Task material>
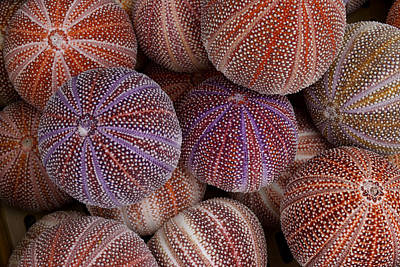 Sea Urchins For Sale At A Shop Art Print
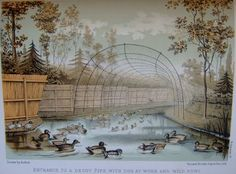 Victorian (and earlier) Duck Decoys | Featured Books : Stella & Rose's Books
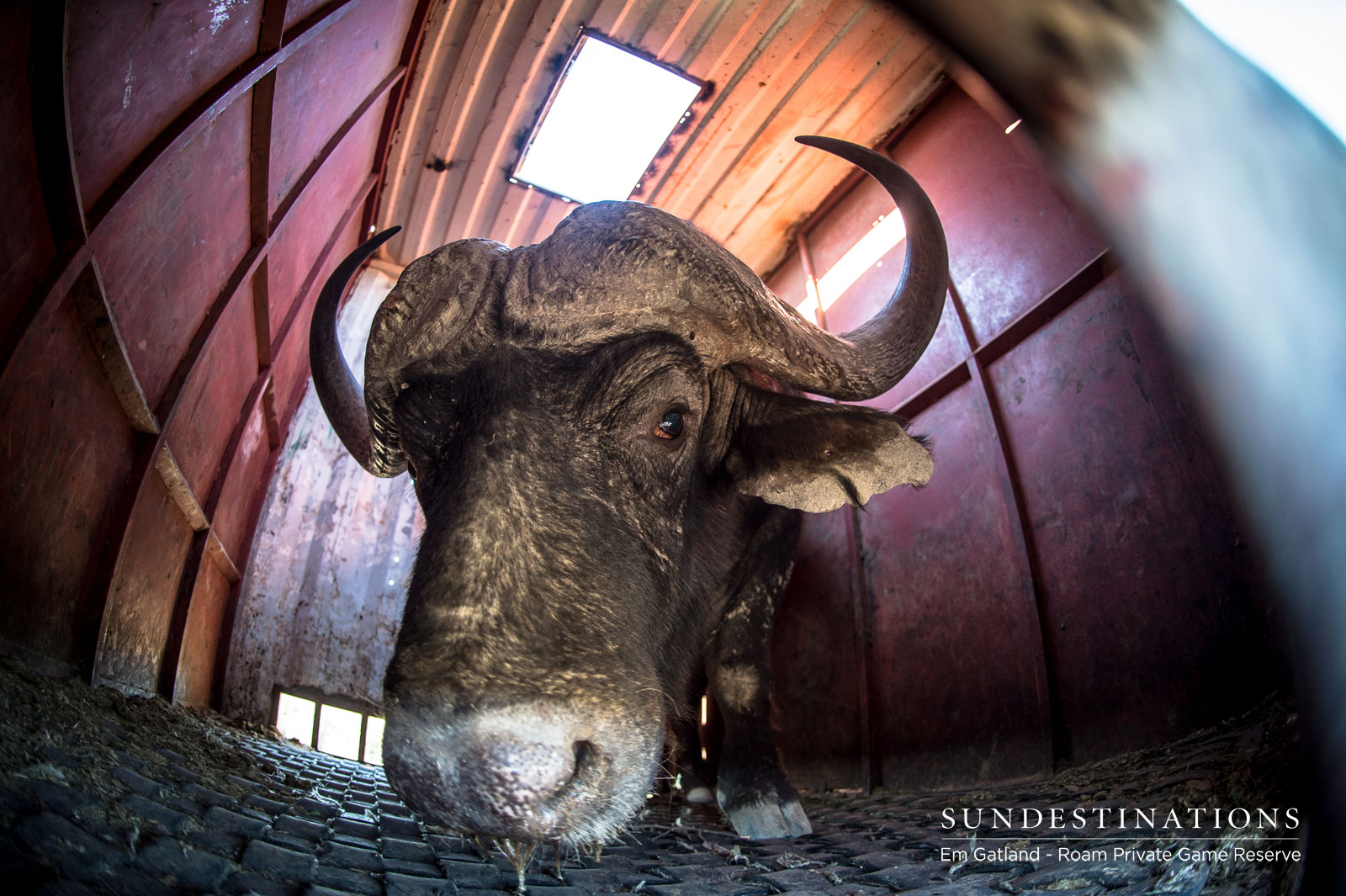 We Chat to Roam Private Game Reserve About the Resident Buffalo Herd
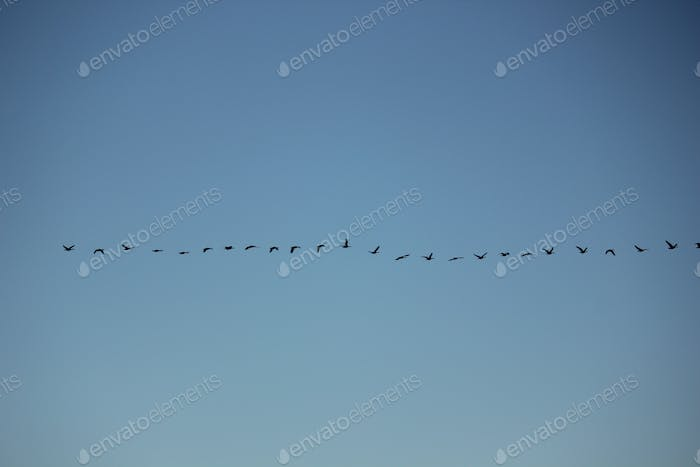 Straight line or follow the leader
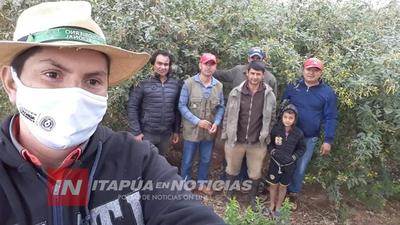 SAN PEDRO DEL PNÁ: EJEMPLAR MANEJO DE ABONOS VERDES PARA RECUPERACIÓN DE SUELO.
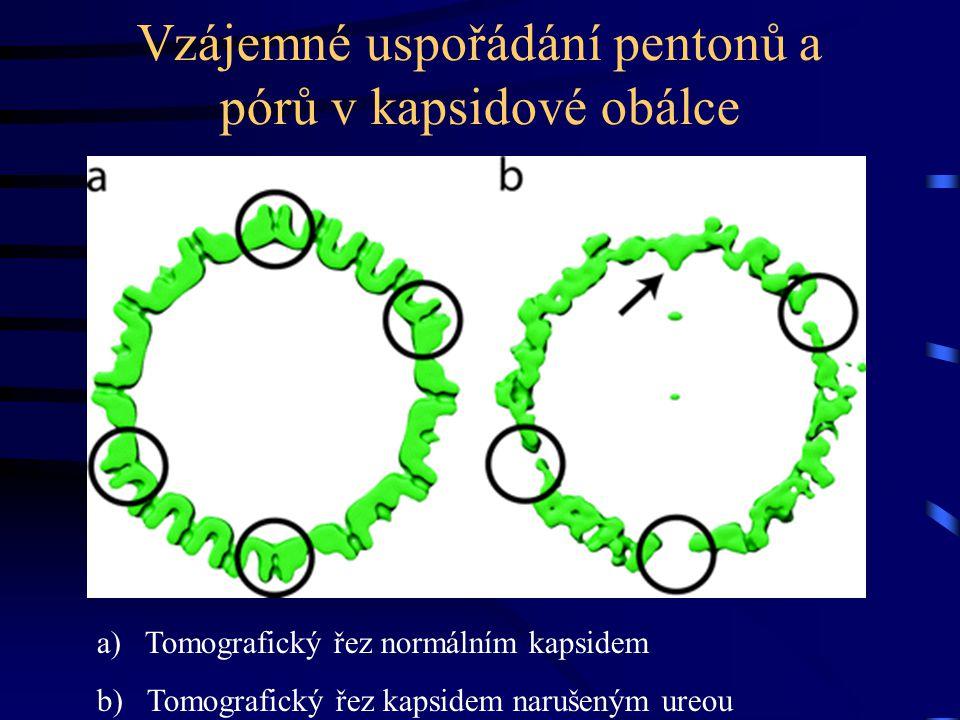 Vzájemné uspořádání pentonů a pórů v kapsidové obálce a)Tomografický řez normálním kapsidem b) Tomografický řez kapsidem narušeným ureou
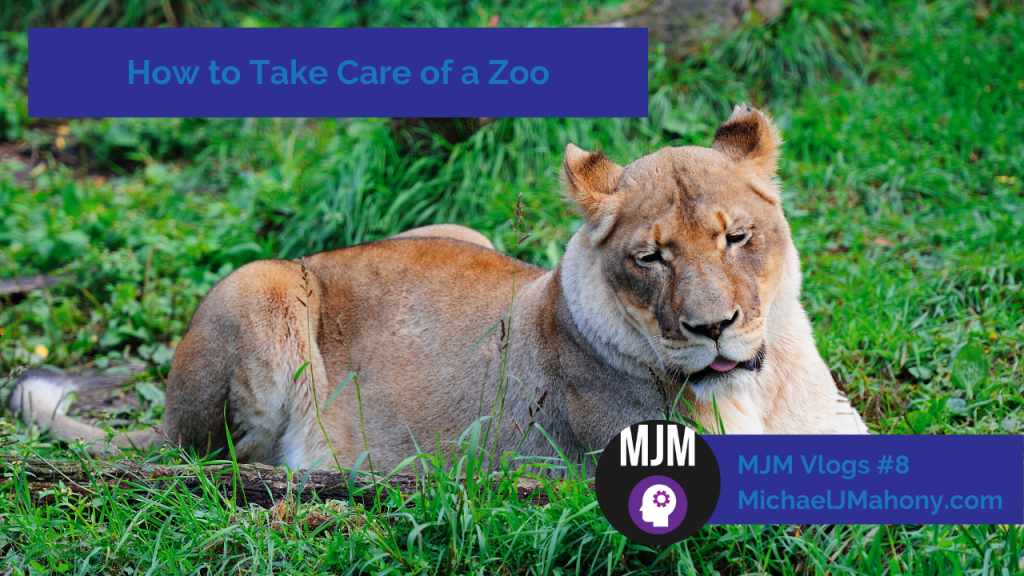 How to take care of a zoo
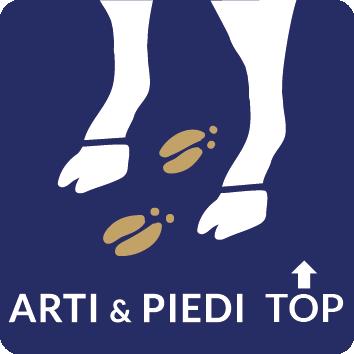 Arti e piedi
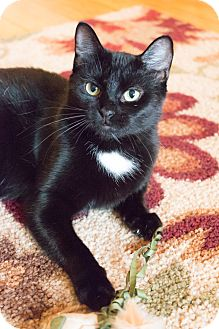 Domestic Shorthair Cat for adoption in Chicago, Illinois - Dream Catcher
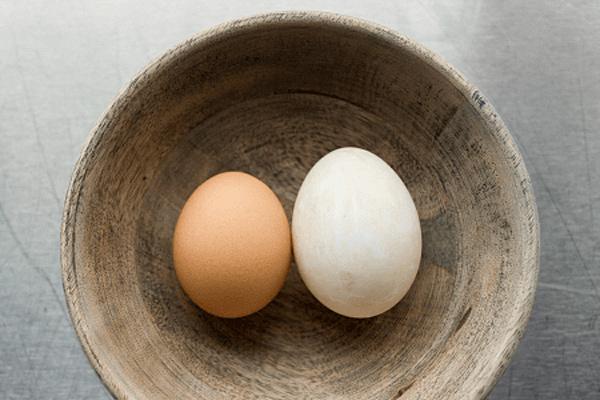 Lý do trứng vịt tốt hơn trứng gà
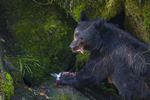 North America, USA, Alaska, Tongass National Forest, Anan Creek, black bear eating salmon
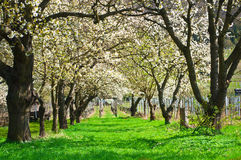 Cherry tree alley in bloom Royalty Free Stock Photography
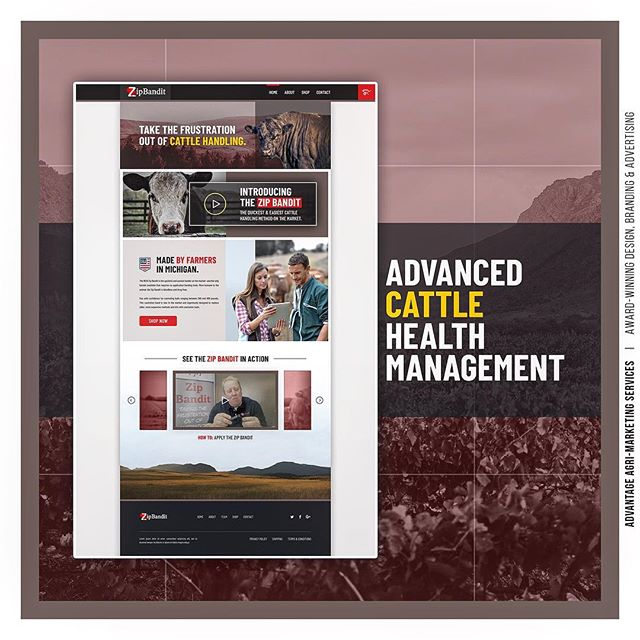 We are excited to partner with ZipBandit, a provider of advanced cattle health and herd management products. Founded by farmers in Michigan. Website, digital strategy, print and more on the way! 🐮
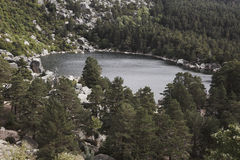 Landscape with lake and pine forest in Spain. Laguna Negra Stock Photography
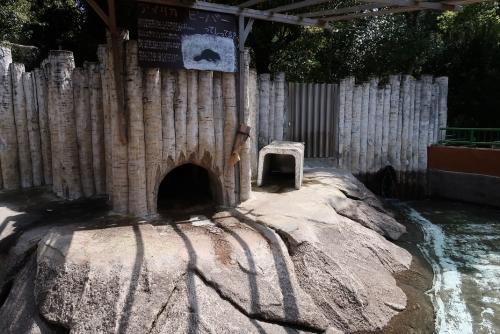 浜松市動物園 ビーバー 居ないけど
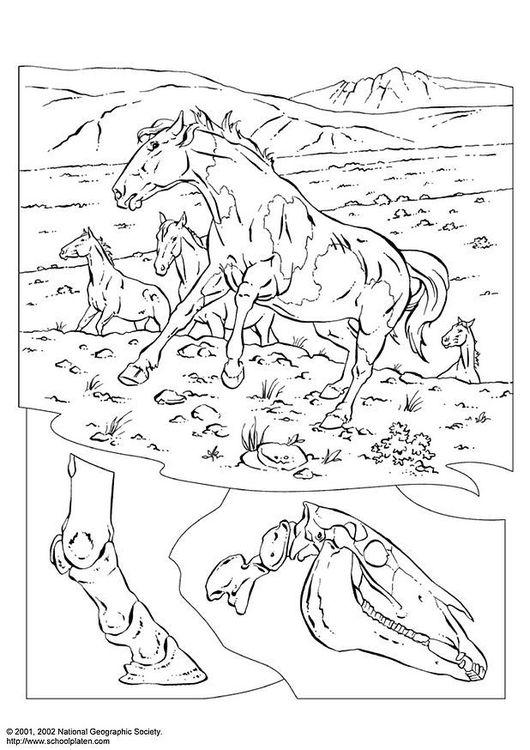 Disegno da colorare cavalli selvatici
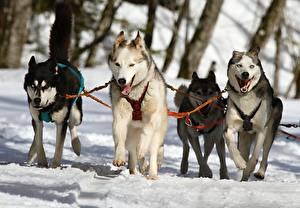 Hintergrundbilder Hunde Winter Siberian Husky Schnee Laufsport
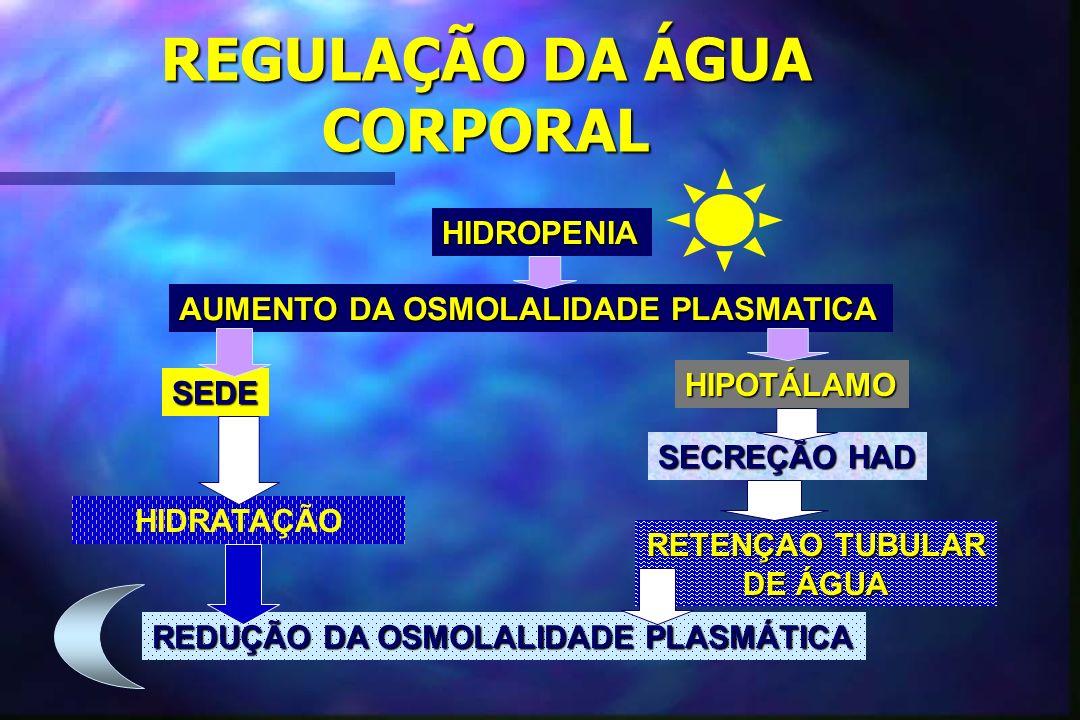 REGULAÇÃO DA ÁGUA CORPORAL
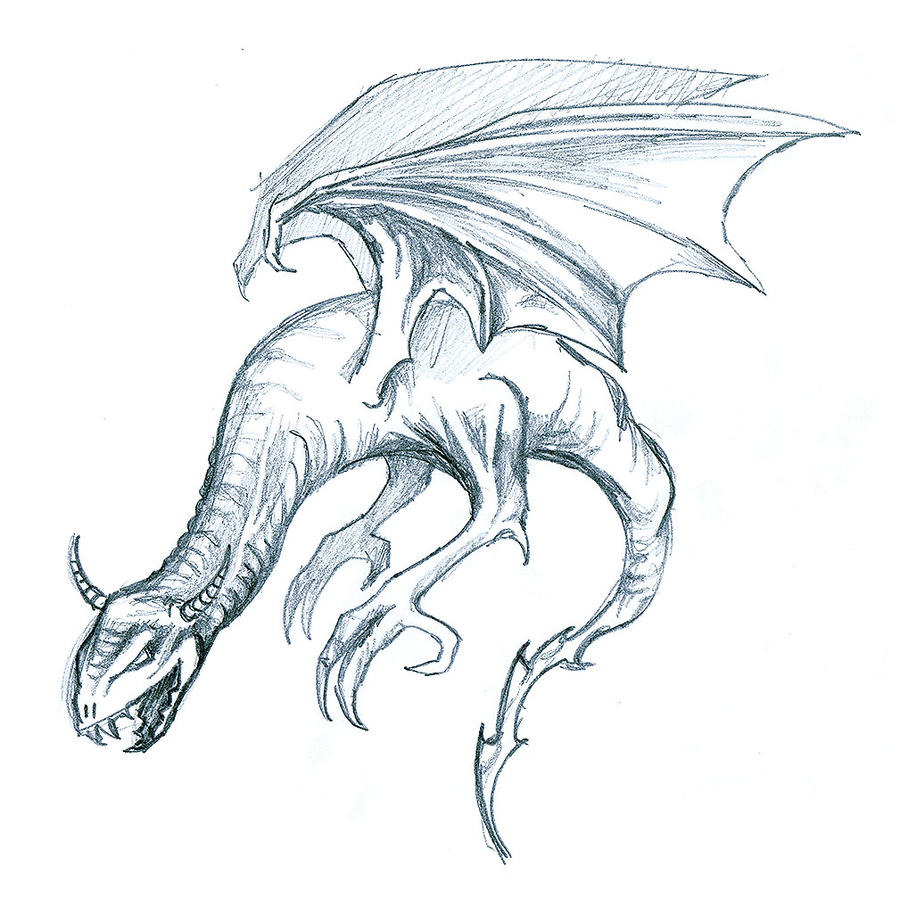 Dragon sketch by yeraymuaddib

To do> Give every record again word for word, pictures excluded.

Solution for this task>
 Sea Urchins For Sale At A Shop Art Print
 Victorian (and earlier) Duck Decoys | Featured Books : Stella & Rose's Books
 We Chat to Roam Private Game Reserve About the Resident Buffalo Herd
 Straight line or follow the leader
 SAN PEDRO DEL PNÁ: EJEMPLAR MANEJO DE ABONOS VERDES PARA RECUPERACIÓN DE SUELO.
 Vzájemné uspořádání pentonů a pórů v kapsidové obálce a)Tomografický řez normálním kapsidem b) Tomografický řez kapsidem narušeným ureou
 How to take care of a zoo
 Arti e piedi
 Domestic Shorthair Cat for adoption in Chicago, Illinois - Dream Catcher
 Lý do trứng vịt tốt hơn trứng gà
 North America, USA, Alaska, Tongass National Forest, Anan Creek, black bear eating salmon
 Cherry tree alley in bloom Royalty Free Stock Photography
 We are excited to partner with ZipBandit, a provider of advanced cattle health and herd management products. Founded by farmers in Michigan. Website, digital strategy, print and more on the way! 🐮
 Landscape with lake and pine forest in Spain. Laguna Negra Stock Photography
 浜松市動物園 ビーバー 居ないけど
 Disegno da colorare cavalli selvatici
 Hintergrundbilder Hunde Winter Siberian Husky Schnee Laufsport
 REGULAÇÃO DA ÁGUA CORPORAL
 Dragon sketch by yeraymuaddib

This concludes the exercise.